8 Berdasarkan Data Badan Pemberdayaan Perempuan, Anak dan Keluarga Berencana Kabupaten Serdang Bedagai tahun 2013, jumlah Pasangan Usia Subur (PUS) adalah sebanyak 146.616, yang memakai alat kontrasepsi pria metode kondom sebanyak 4,9%, dan memakai alat kontrasepsi Metode Operasi Pria (MOP) sebanyak 0,6%. Kecamatan Pantai Cermin merupakan salah satu kecamatan yang berada di Kabupaten Serdang Bedagai. Salah satu desa di Kecamatan Pantai Cermin adalah Desa Celawan.
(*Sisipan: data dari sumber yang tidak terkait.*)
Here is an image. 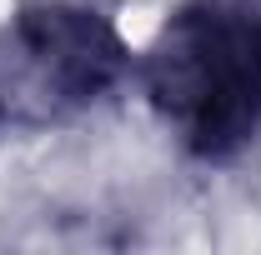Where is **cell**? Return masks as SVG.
<instances>
[{
  "mask_svg": "<svg viewBox=\"0 0 261 255\" xmlns=\"http://www.w3.org/2000/svg\"><path fill=\"white\" fill-rule=\"evenodd\" d=\"M166 140L231 165L261 140V0H176L130 60Z\"/></svg>",
  "mask_w": 261,
  "mask_h": 255,
  "instance_id": "1",
  "label": "cell"
},
{
  "mask_svg": "<svg viewBox=\"0 0 261 255\" xmlns=\"http://www.w3.org/2000/svg\"><path fill=\"white\" fill-rule=\"evenodd\" d=\"M116 15L91 0H20L0 15V135H45L100 110L130 80Z\"/></svg>",
  "mask_w": 261,
  "mask_h": 255,
  "instance_id": "2",
  "label": "cell"
}]
</instances>
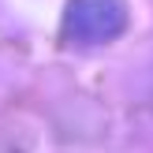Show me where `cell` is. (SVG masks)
<instances>
[{
    "label": "cell",
    "instance_id": "1",
    "mask_svg": "<svg viewBox=\"0 0 153 153\" xmlns=\"http://www.w3.org/2000/svg\"><path fill=\"white\" fill-rule=\"evenodd\" d=\"M127 26V4L123 0H71L67 7V37L82 45H101L120 37Z\"/></svg>",
    "mask_w": 153,
    "mask_h": 153
}]
</instances>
Berdasarakan hasil survei pendahuluan ditemukan partisipasi pria dalam KB didesa ini cukup tinggi diantara beberapa desa dikecamatan Pantai Cermin dengan jumlah PUS sebanyak 954, yang memakai alat kontrasepsi pria metode kondom sebanyak 5,2%, dan memakai alat kontrasepsi Metode Operasi Pria (MOP) sebanyak 1,0%. Berdasarkan latar belakang di atas diperoleh gambaran bahwa partisipasi pria dalam mengikuti program keluarga berencana belum optimal, maka perlu dilakukan kajian Analisis faktor yang memengaruhi partisipasi pria dalam Keluarga Berencana di Desa Celawan Kecamatan Pantai Cermin Kabupaten Serdang Bedagai. 1.2 Permasalahan Berdasarkan latar belakang di atas, maka sebagai permasalahan dalam penelitian ini adalah bagaimana aplikasi analisis faktor dengan metode eksploratori dalam mereduksi faktor-faktor yang memengaruhi partisipasi pria dalam keluarga berencana meliputi faktor, predisposisi (pengetahuan dan sikap), pendukung (akses pelayanan dan fasilitas) dan penguat (dukungan istri, dukungan keluarga dan

9 dukungan teman) di Desa Celawan Kecamatan Pantai Cermin Kabupaten Serdang Bedagai? 1.3 Tujuan Penelitian Untuk mereduksi faktor-faktor yang memengaruhi partisipasi pria dalam keluarga berencana meliputi faktor predisposisi (pengetahuan dan sikap), pendukung (akses pelayanan dan fasilitas) dan penguat (dukungan istri, dukungan keluarga dan dukungan teman) di Desa Celawan Kecamatan Pantai Cermin Kabupaten Serdang Bedagai 1.4 Manfaat Penelitian 1. Penelitian ini diharapkan bisa memberikan masukan bagi petugas kesehatan dan KB dalam rangka meningkatkan cakupan dan kualitas pelayanan KB serta pengambilan kebijakan untuk program peningkatan partisipasi pria dalam KB. 2. Bagi peneliti selanjutnya, hasil penelitian ini diharapkan dapat dipakai sebagai bahan referensi dalam hal yang berkaitan dengan faktor yang memengaruhi partisipasi pria dalam keluarga berencana.